Trying to cut down on rice? Here are tips that can help.

Updated: Aug 4, 2019



For many of us Filipinos, no meal is complete without rice. It doesn't matter what's on the menu; rice will make it to the plate whether you're eating meat, fish, pancit or even lasagna.

But with rising rates of obesity and chronic disease in the Philippines, many people are rethinking unli-rice and trying to cut down on pasta and dessert in an effort to lose weight and stave off disease.


Multiple studies show that reducing carbohydrate consumption supports weight loss. And when the carbs in our lives come mostly from wheat, grains and sugar, we're consuming food that are calorie-laden but don't really have much to offer in terms of nutrition.


The problem is that reducing rice intake when it has been such a huge part of your life is easier said than done. Here are some tips for the die-hard rice lovers who need help letting go:


1. If you can't go cold turkey, systematically reduce intake over time.


A gradual approach might work for you. If you currently consume 1 or more cups of rice per meal, try cutting down to less than 1 cup at every meal, or skip rice at breakfast and have a maximum of 2 cups for the entire day. After a couple of weeks, cut down further until you become comfortable with smaller amounts: 1/2 cup per meal, or maybe 1/2 cup for the entire day, or none at all.


2. Find substitutes.


I get it. Some meals "just can't be eaten without rice" especially flavorful dishes like sisig or kare-kare. Rice typically serves to temper the strong flavors of Filipino or Asian cuisine. In its absence you can:

  • Try vegetables with a neutral taste: green leafy vegetables, squash, sayote, eggplant, green papaya and mushrooms are some options that do the trick

  • Eat dishes that make you think you're eating rice like cauliflower rice, broccoli rice or shirataki rice. Cauli in particular is super versatile and can easily pass for garlic fried rice to pair with your favorite ulam.

**EXCERPTED RECORDS**.
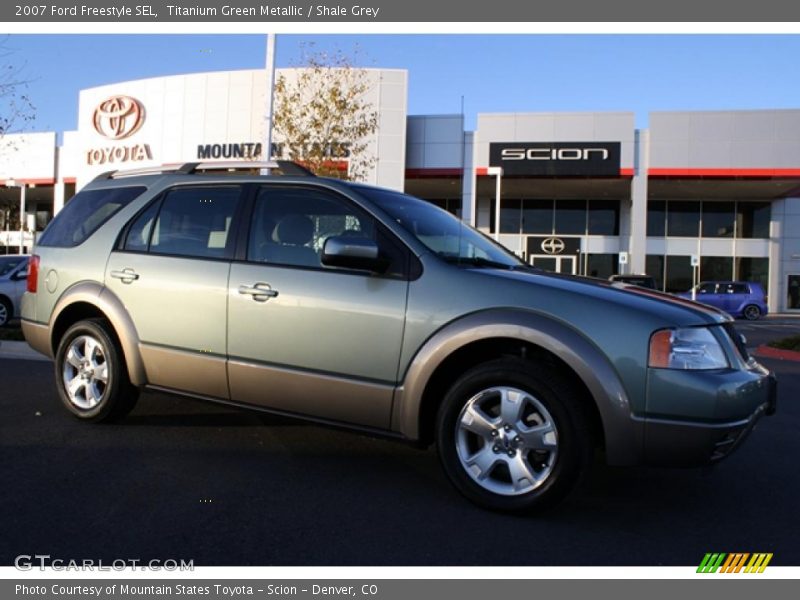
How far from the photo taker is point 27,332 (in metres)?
5.44

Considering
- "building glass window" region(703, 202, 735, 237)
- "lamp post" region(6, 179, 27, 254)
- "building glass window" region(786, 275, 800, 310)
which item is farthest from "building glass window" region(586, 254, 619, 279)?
"lamp post" region(6, 179, 27, 254)

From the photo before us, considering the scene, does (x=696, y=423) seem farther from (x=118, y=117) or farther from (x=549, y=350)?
(x=118, y=117)

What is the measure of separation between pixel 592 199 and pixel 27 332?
30.1 meters

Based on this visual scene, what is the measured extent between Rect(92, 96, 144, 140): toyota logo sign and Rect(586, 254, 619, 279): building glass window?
21065 millimetres

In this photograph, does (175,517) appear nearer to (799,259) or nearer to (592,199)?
(592,199)

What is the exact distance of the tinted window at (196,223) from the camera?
447cm

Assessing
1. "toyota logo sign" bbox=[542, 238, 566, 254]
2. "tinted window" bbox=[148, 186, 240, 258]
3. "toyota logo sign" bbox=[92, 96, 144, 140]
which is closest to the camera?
"tinted window" bbox=[148, 186, 240, 258]

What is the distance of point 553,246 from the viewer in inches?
1254

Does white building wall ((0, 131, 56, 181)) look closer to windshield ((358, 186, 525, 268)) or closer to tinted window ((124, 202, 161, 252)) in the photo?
tinted window ((124, 202, 161, 252))

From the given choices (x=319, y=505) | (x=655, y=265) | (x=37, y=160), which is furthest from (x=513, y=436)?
(x=37, y=160)

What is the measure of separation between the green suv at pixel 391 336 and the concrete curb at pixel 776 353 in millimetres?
8553

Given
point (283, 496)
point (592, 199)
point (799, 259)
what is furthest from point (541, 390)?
point (799, 259)

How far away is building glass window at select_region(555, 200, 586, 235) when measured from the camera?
106ft

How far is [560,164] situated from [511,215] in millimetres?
6553
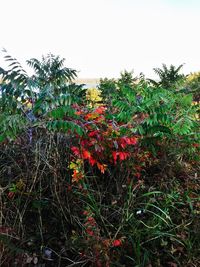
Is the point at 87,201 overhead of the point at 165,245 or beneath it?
overhead

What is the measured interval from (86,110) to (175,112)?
2.55ft

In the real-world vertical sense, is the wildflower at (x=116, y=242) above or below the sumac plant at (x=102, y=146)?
below

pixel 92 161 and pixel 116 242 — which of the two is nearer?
pixel 116 242

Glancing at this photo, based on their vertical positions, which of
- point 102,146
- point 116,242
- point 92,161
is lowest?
point 116,242

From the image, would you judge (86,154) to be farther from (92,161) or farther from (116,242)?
(116,242)

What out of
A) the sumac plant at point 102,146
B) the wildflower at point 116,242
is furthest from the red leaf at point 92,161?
the wildflower at point 116,242

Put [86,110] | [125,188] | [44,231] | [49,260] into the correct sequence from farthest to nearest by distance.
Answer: [86,110]
[125,188]
[44,231]
[49,260]

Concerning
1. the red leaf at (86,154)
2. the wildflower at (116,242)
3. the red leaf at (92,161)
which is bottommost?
the wildflower at (116,242)

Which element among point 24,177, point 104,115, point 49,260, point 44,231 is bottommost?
point 49,260

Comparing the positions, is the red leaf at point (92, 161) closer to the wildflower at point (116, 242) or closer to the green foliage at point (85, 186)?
the green foliage at point (85, 186)

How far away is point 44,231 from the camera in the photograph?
2.18 m

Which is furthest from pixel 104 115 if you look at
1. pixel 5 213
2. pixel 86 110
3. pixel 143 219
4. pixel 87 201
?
pixel 5 213

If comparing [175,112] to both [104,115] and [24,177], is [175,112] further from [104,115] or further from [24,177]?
[24,177]

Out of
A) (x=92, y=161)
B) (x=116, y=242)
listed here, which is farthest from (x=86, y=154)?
(x=116, y=242)
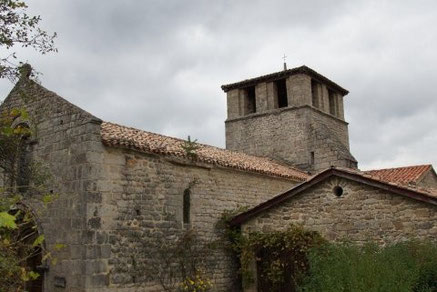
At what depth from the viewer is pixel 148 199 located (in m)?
11.2

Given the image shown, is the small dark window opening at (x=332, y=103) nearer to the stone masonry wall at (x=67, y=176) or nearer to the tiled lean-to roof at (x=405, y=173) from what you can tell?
the tiled lean-to roof at (x=405, y=173)

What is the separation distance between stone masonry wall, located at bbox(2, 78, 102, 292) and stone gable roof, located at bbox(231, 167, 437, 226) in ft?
15.0

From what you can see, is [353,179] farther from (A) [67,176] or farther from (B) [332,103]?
(B) [332,103]

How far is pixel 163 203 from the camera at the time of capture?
11562 mm

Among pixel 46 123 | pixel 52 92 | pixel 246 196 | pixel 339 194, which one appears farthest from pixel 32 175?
pixel 339 194

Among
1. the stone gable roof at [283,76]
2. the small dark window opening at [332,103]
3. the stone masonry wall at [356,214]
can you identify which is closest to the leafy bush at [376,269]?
the stone masonry wall at [356,214]

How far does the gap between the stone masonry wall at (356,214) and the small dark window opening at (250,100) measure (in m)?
10.2

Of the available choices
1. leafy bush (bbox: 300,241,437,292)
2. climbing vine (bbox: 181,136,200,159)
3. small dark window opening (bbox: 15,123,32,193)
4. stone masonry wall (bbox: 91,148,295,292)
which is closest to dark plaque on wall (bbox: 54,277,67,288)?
stone masonry wall (bbox: 91,148,295,292)

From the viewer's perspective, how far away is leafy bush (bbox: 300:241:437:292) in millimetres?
6898

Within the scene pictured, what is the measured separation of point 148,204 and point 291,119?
10.7m

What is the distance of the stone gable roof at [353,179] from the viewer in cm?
1027

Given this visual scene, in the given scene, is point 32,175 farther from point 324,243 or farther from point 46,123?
point 324,243

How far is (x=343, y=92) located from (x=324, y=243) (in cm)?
1371

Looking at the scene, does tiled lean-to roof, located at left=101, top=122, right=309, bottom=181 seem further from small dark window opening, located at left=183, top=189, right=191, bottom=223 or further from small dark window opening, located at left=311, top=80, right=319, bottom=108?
small dark window opening, located at left=311, top=80, right=319, bottom=108
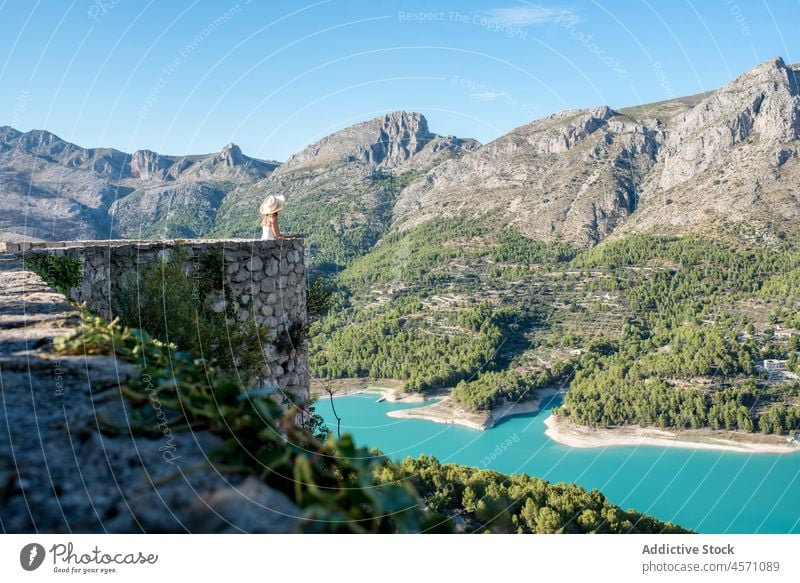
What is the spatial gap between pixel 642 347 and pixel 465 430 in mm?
16234

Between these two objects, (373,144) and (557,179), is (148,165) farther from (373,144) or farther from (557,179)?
(557,179)

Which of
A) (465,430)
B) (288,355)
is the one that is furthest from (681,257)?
(288,355)

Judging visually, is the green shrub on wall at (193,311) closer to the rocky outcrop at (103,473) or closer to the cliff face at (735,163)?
the rocky outcrop at (103,473)

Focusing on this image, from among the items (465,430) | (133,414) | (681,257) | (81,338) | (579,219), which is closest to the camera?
(133,414)

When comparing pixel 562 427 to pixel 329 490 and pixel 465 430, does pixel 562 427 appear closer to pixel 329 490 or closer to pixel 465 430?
pixel 465 430

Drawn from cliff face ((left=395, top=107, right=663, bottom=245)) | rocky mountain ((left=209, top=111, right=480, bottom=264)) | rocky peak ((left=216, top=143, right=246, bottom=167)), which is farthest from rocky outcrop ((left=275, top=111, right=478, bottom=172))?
cliff face ((left=395, top=107, right=663, bottom=245))

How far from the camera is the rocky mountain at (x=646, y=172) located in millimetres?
60222

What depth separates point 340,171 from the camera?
88.1 meters

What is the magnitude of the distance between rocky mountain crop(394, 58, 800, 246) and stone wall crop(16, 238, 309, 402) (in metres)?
61.0

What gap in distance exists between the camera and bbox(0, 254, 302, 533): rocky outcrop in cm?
115

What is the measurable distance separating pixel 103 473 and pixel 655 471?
4879cm

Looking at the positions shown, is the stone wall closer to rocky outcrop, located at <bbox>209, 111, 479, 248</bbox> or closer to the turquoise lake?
the turquoise lake

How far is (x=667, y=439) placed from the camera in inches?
1646

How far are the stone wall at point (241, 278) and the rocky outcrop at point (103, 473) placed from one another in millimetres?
2321
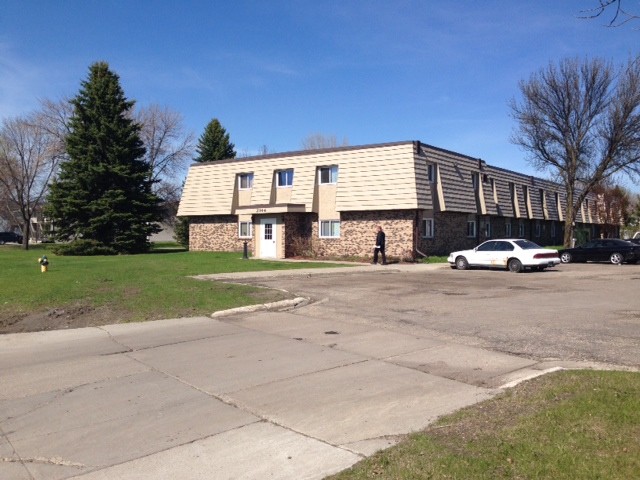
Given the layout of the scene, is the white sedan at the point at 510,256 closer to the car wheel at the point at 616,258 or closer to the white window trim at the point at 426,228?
the white window trim at the point at 426,228

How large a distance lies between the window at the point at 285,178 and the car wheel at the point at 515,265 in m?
14.3

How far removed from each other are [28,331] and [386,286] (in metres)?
10.00

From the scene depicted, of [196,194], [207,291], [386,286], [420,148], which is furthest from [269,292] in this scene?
[196,194]

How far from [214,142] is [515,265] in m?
36.3

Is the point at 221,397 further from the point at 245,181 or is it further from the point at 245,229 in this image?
the point at 245,181

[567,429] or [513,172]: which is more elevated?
[513,172]

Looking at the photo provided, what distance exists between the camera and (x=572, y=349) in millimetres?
8344

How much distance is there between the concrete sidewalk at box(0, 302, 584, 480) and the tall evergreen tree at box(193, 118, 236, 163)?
43.9m

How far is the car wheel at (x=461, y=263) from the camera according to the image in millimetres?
24703

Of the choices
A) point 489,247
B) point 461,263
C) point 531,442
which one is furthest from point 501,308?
point 461,263

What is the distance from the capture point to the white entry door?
31.4 metres

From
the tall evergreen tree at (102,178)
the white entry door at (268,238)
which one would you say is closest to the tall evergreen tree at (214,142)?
the tall evergreen tree at (102,178)

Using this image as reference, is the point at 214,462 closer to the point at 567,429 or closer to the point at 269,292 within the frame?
the point at 567,429

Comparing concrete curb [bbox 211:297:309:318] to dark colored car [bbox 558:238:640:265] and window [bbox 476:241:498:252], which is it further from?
dark colored car [bbox 558:238:640:265]
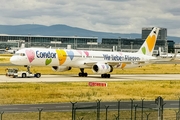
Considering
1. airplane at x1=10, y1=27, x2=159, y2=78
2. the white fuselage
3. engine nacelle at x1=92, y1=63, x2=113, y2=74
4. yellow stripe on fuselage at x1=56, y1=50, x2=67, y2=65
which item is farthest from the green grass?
engine nacelle at x1=92, y1=63, x2=113, y2=74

**TASK ITEM A**. Write out the rice article word for word, everything from "Multiple studies show" down to "intake over time.".
**TASK ITEM B**. Write what comes next in the rice article, picking up after its last sentence.
The listing has nothing to do with the rice article.

**EXERCISE ANSWER A**.
Multiple studies show that reducing carbohydrate consumption supports weight loss. And when the carbs in our lives come mostly from wheat, grains and sugar, we're consuming food that are calorie-laden but don't really have much to offer in terms of nutrition.


The problem is that reducing rice intake when it has been such a huge part of your life is easier said than done. Here are some tips for the die-hard rice lovers who need help letting go:


1. If you can't go cold turkey, systematically reduce intake over time.

**EXERCISE ANSWER B**.
What about quinoa? Quinoa, despite its appearance, is not a grain but a relative of green leafy vegetables that is gluten-free and contains good levels of essential proteins. It is, however, still quite high in carb content, so just like sweet potatoes and yams, it must be consumed in moderation if you're trying to sustain a low-carb diet.


3. Know that it WILL get easier.


When our daily diet consists mostly of carbs -- with rice, pasta or bread taking up most of our meals, chips for snacks, milk tea for dessert and sugar in our coffee, then we can easily fall into a cycle of glucose dependency. We ride sugar highs and sugar crashes and our bodies are constantly craving for even more carbs throughout the day.


Breaking this cycle is a good thing. In the beginning, you may have to summon your willpower, but as your carb intake lessens, your body becomes better at releasing and using up stored fat for energy instead of relying on a steady supply of glucose. Eventually, the constant carb cravings will subside, and you may even become more sensitive to sweetness and notice that desserts are suddenly too sweet.



Rice will probably always be part of our lives, but we need not have it with every single meal. With just a few adjustments to our eating habits and choices, you CAN lessen your intake of grains, wheat and sugar over time.